§ Aim A
In the family history post, what nickname did James Anderson go by?

With all this Christmas commotion, its made me think about family. My physical family as well as my spiritual family. My family is from County Antrim, Ireland. I only know this because we have a book on it. The patriarch of my family was a guy named William Anderson. His grandson was named James Anderson. His nickname was "Tyger" Jim. He married a gal named Mary "Polly" Miller. I'm not from that Miller line, I'm part of the Anderson chaos, even though my last name is Miller. My descendents were big on starting churches. They started two. Rockey Springs Presbyterian Church in Chambersburg, Pennsylvania and Nazareth Presbyterian Church in Spartanburg, South Carolina. I've no idea if these churches still exist. The closest I ever got to a Presbyterian Church was going to an extremely loosely affiliated Presbyterian college.

§ Aim B
Please return everything in the listing below from the line containing "Which of these" down to the line containing "4356 centimetres", both included, word for word. Leave the pictures out.

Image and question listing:
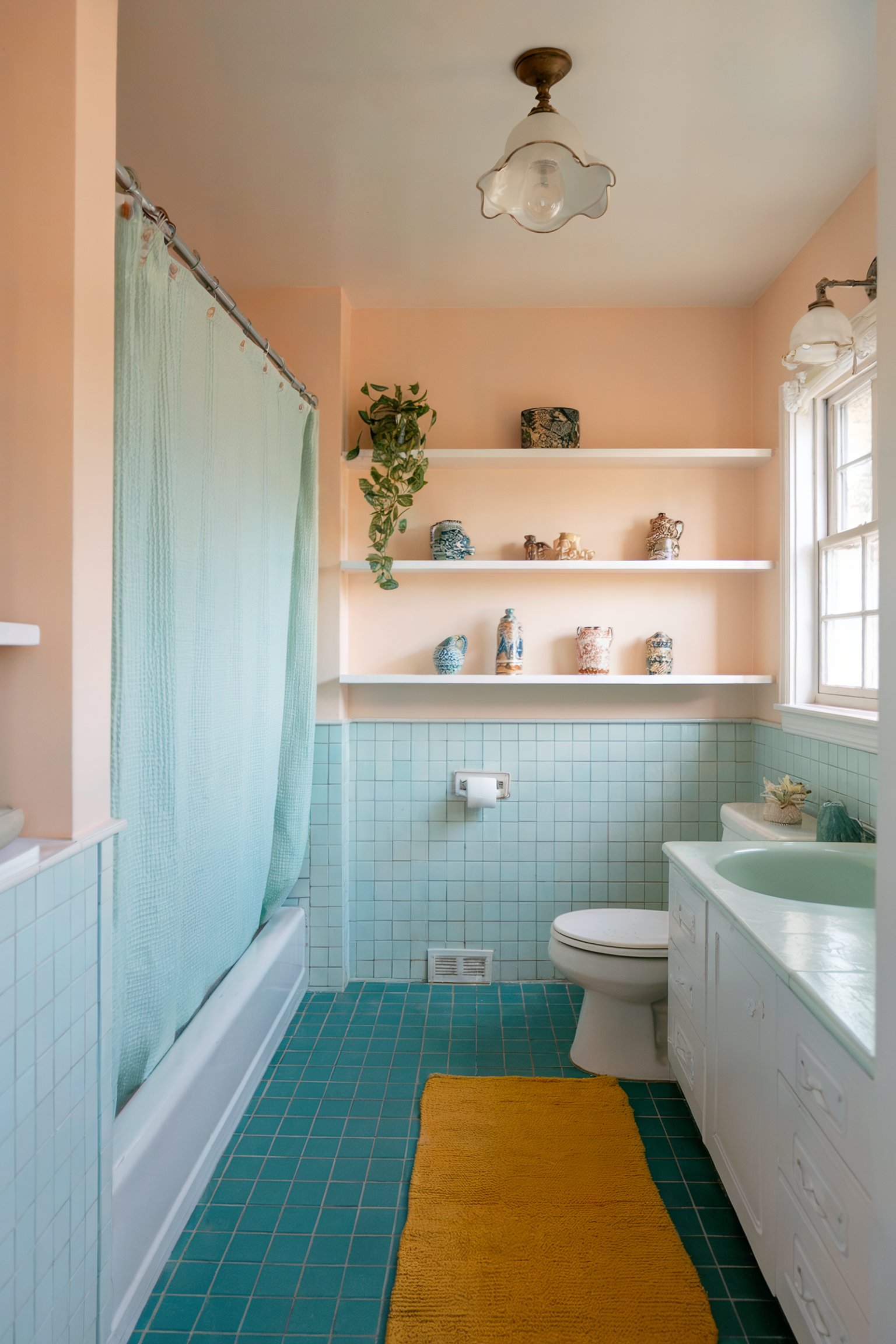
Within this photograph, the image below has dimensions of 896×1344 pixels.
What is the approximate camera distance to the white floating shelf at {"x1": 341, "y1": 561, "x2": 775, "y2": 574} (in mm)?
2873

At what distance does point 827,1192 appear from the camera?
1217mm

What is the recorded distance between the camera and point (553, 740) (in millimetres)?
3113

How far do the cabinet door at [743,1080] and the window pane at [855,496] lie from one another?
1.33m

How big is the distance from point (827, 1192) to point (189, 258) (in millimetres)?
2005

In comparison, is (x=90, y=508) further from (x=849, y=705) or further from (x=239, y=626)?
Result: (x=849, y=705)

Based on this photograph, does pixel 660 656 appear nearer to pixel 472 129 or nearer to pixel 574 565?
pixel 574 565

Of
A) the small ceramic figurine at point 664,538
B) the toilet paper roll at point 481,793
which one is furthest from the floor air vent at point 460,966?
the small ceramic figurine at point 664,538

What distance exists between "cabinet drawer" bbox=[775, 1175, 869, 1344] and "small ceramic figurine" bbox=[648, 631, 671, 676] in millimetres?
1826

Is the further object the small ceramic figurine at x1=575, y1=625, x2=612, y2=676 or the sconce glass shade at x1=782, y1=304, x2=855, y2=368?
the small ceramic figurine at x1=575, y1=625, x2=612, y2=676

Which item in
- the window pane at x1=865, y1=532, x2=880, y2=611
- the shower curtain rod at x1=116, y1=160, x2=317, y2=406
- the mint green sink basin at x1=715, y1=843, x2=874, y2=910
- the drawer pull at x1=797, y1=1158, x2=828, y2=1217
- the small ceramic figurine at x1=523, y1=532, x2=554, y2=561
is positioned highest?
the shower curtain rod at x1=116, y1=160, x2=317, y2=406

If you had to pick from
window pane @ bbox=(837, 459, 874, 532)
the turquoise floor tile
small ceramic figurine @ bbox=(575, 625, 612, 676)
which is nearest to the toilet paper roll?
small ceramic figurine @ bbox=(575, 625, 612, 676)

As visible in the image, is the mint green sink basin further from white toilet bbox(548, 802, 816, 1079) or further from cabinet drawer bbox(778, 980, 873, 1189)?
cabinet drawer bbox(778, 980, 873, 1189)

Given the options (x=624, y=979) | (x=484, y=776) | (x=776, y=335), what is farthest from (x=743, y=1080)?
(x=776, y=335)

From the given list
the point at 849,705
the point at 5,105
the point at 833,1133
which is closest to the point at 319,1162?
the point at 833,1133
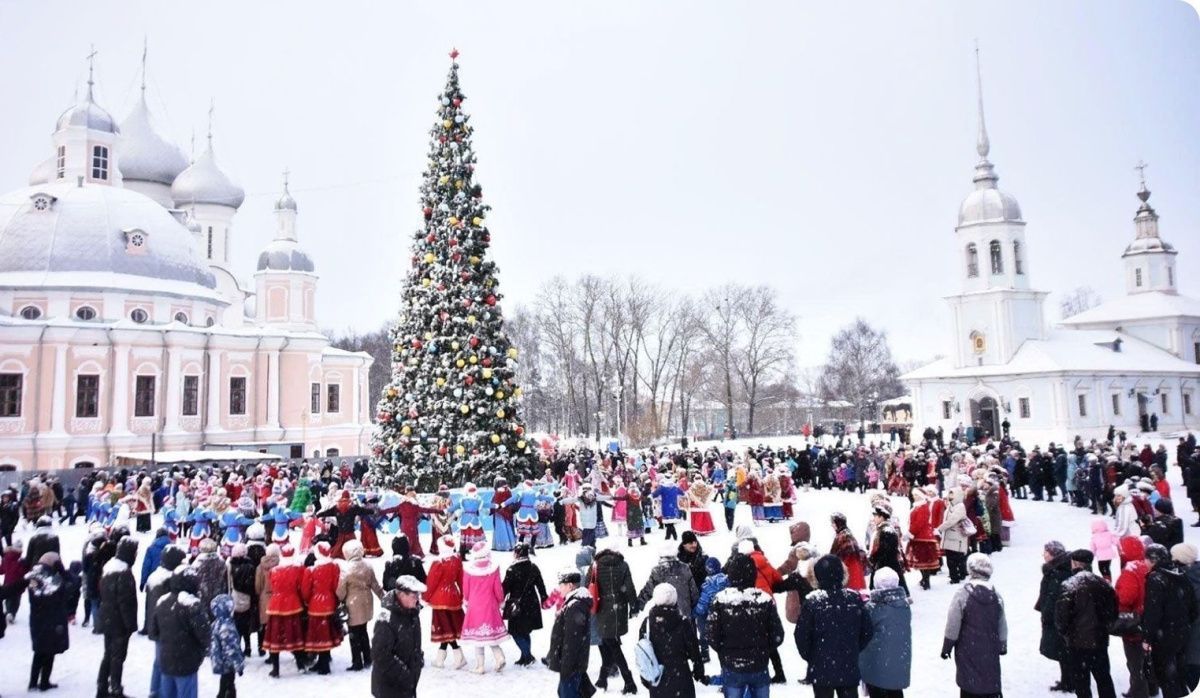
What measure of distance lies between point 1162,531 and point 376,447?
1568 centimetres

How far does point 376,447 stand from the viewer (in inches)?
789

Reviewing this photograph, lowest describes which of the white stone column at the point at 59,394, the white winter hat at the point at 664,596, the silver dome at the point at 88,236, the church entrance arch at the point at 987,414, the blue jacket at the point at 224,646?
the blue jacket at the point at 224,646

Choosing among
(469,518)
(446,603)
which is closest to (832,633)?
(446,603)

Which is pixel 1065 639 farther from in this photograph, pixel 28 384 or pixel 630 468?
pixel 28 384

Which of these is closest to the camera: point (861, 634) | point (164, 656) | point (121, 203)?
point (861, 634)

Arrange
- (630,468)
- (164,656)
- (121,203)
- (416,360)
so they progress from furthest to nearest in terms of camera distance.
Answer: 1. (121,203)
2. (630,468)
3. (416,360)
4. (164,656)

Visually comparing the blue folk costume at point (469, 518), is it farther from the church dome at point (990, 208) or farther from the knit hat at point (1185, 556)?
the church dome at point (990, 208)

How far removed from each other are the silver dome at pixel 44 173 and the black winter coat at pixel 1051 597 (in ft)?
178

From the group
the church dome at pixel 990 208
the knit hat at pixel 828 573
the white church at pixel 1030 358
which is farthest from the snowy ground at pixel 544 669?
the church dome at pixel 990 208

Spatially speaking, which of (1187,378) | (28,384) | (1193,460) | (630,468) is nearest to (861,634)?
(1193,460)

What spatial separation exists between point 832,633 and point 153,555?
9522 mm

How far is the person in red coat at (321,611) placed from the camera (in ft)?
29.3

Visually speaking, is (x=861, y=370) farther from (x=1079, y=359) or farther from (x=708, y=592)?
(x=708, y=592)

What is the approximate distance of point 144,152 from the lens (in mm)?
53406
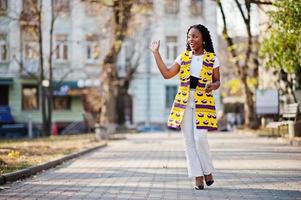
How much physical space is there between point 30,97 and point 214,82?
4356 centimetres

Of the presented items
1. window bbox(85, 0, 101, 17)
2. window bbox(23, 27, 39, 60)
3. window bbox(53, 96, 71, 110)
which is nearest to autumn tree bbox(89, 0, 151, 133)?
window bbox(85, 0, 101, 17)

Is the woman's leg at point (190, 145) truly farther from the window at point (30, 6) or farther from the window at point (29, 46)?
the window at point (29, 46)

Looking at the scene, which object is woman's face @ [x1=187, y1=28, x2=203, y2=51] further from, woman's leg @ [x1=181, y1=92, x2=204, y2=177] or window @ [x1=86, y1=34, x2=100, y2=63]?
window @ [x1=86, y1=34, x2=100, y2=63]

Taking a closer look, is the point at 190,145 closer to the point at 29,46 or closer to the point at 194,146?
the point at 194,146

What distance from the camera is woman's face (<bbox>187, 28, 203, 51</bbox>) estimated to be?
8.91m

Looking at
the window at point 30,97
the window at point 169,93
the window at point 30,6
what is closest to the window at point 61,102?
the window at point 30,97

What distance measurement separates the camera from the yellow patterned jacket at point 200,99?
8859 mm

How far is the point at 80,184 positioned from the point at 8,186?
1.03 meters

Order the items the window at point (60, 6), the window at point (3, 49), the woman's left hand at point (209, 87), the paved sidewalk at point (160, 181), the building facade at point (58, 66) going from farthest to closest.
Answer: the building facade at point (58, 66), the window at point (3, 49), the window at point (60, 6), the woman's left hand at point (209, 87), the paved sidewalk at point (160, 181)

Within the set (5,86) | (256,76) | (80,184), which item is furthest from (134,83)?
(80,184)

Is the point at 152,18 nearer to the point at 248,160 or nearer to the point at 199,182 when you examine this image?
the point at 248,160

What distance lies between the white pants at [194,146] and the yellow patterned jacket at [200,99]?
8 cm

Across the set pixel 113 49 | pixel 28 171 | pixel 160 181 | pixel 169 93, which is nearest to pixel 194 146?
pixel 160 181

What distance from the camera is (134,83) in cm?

§ Correct response A
"Tyger" Jim

§ Correct response B
Which of these is closest to the camera: point (861, 634) | point (164, 656) | point (121, 203)?
point (861, 634)

Arrange
- (630,468)
- (164,656)
- (121,203)
- (416,360)
so they progress from furthest to nearest in terms of camera distance.
Answer: 1. (121,203)
2. (630,468)
3. (416,360)
4. (164,656)

Visually comparing the blue folk costume at point (469, 518), is it farther from the church dome at point (990, 208) or farther from the knit hat at point (1185, 556)?
the church dome at point (990, 208)

How far removed from each other are the silver dome at pixel 44 173 and the black winter coat at pixel 1051 597 (in ft)?
178

From the group
the church dome at pixel 990 208
the knit hat at pixel 828 573
the white church at pixel 1030 358
which is farthest from the snowy ground at pixel 544 669?
the church dome at pixel 990 208

Spatially speaking, which of (1187,378) | (28,384) | (1193,460) | (630,468) is nearest to (861,634)?
(1193,460)

What spatial separation exists between point 832,633 and point 153,555?
9522 mm

How far is the person in red coat at (321,611) placed from the camera (in ft)?
29.3

Visually speaking, is (x=861, y=370) farther from (x=1079, y=359) or farther from (x=708, y=592)?
(x=708, y=592)

What is the approximate distance of point 144,152 from the lens (in mm)?
53406
How much physical space is there between point 30,97 and point 214,82?
4356 centimetres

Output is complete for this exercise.